GIVEN RECORDS below:

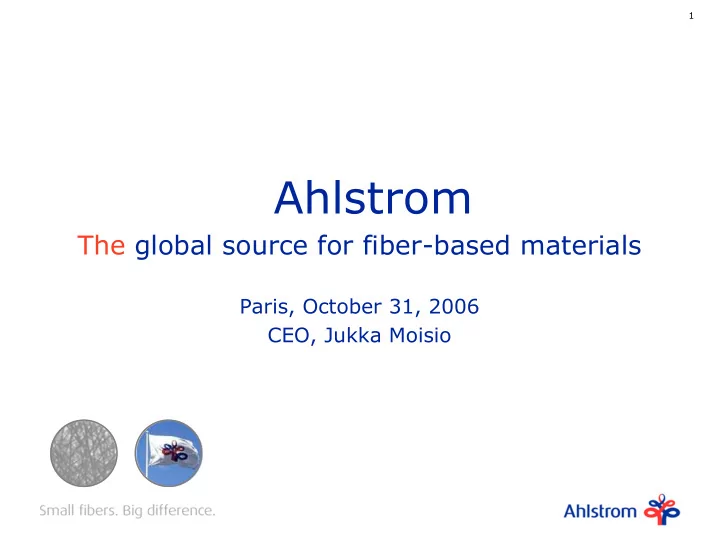 1

Ahlstrom

The global source for fiber-based materials

Paris, October 31, 2006
CEO, Jukka Moisio

Small fibers. Big difference.

Ahlstrom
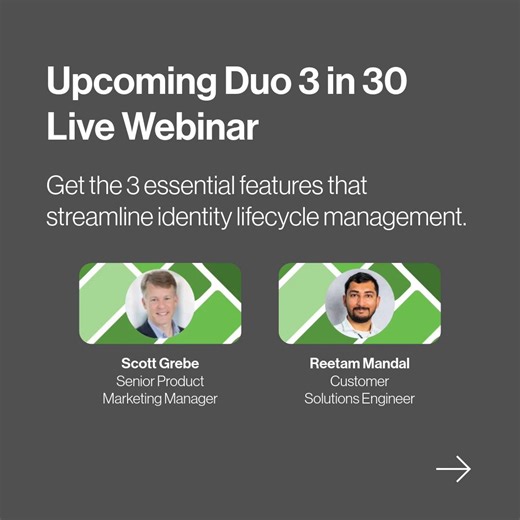 Upcoming Duo 3 in 30 Live Webinar

Get the 3 essential features that streamline identity lifecycle management.

Scott Grebe
Senior Product Marketing Manager

Reetam Mandal
Customer Solutions Engineer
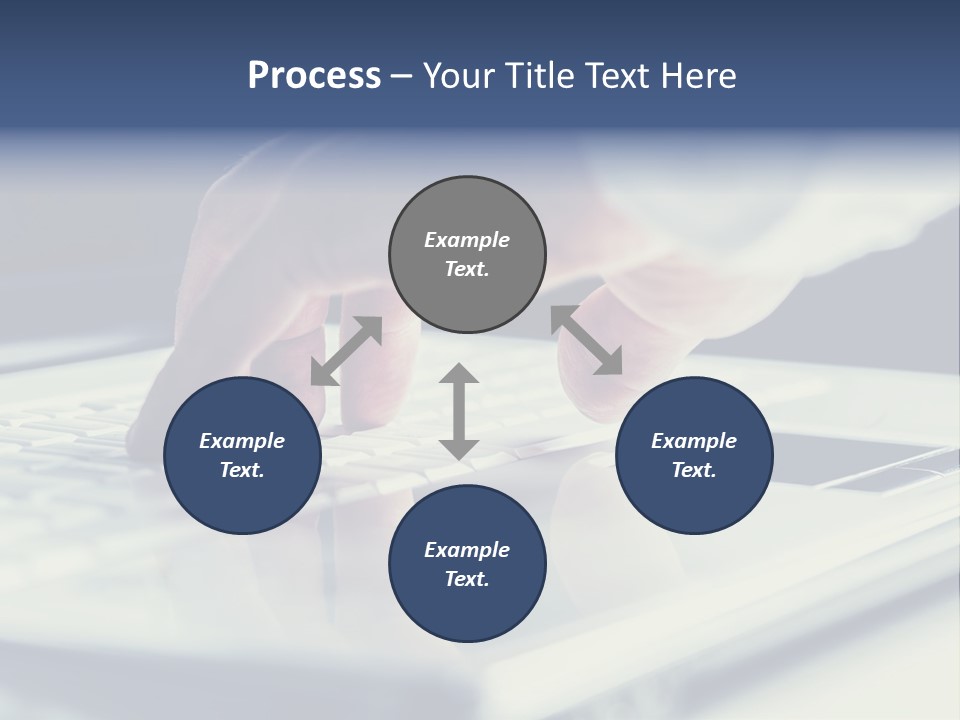 Process – Your Title Text Here

Example Text.

Example Text.

Example Text.

Example Text.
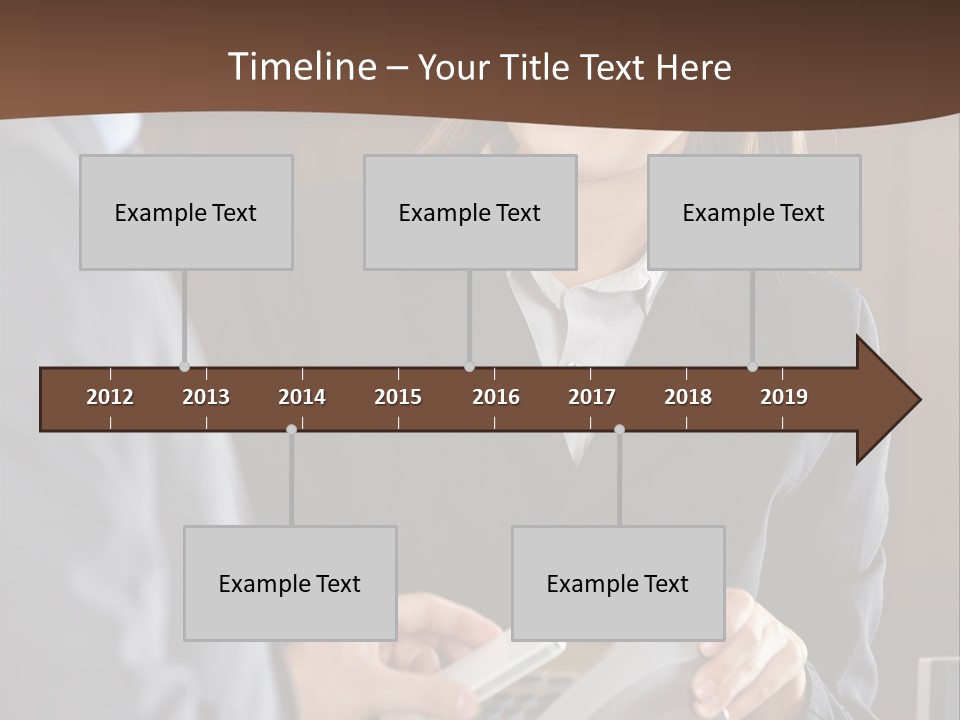 Timeline – Your Title Text Here

Example Text

Example Text

Example Text

2012 2013 2014 2015 2016 2017 2018 2019

Example Text

Example Text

End of GIVEN RECORDS.

WORK REQUIRED: Leave out the pictures and transcribe the entries above exactly.

RESULT FOR THIS TASK:
 1

Ahlstrom

The global source for fiber-based materials

Paris, October 31, 2006
CEO, Jukka Moisio

Small fibers. Big difference.

Ahlstrom
 Upcoming Duo 3 in 30 Live Webinar

Get the 3 essential features that streamline identity lifecycle management.

Scott Grebe
Senior Product Marketing Manager

Reetam Mandal
Customer Solutions Engineer
 Process – Your Title Text Here

Example Text.

Example Text.

Example Text.

Example Text.
 Timeline – Your Title Text Here

Example Text

Example Text

Example Text

2012 2013 2014 2015 2016 2017 2018 2019

Example Text

Example Text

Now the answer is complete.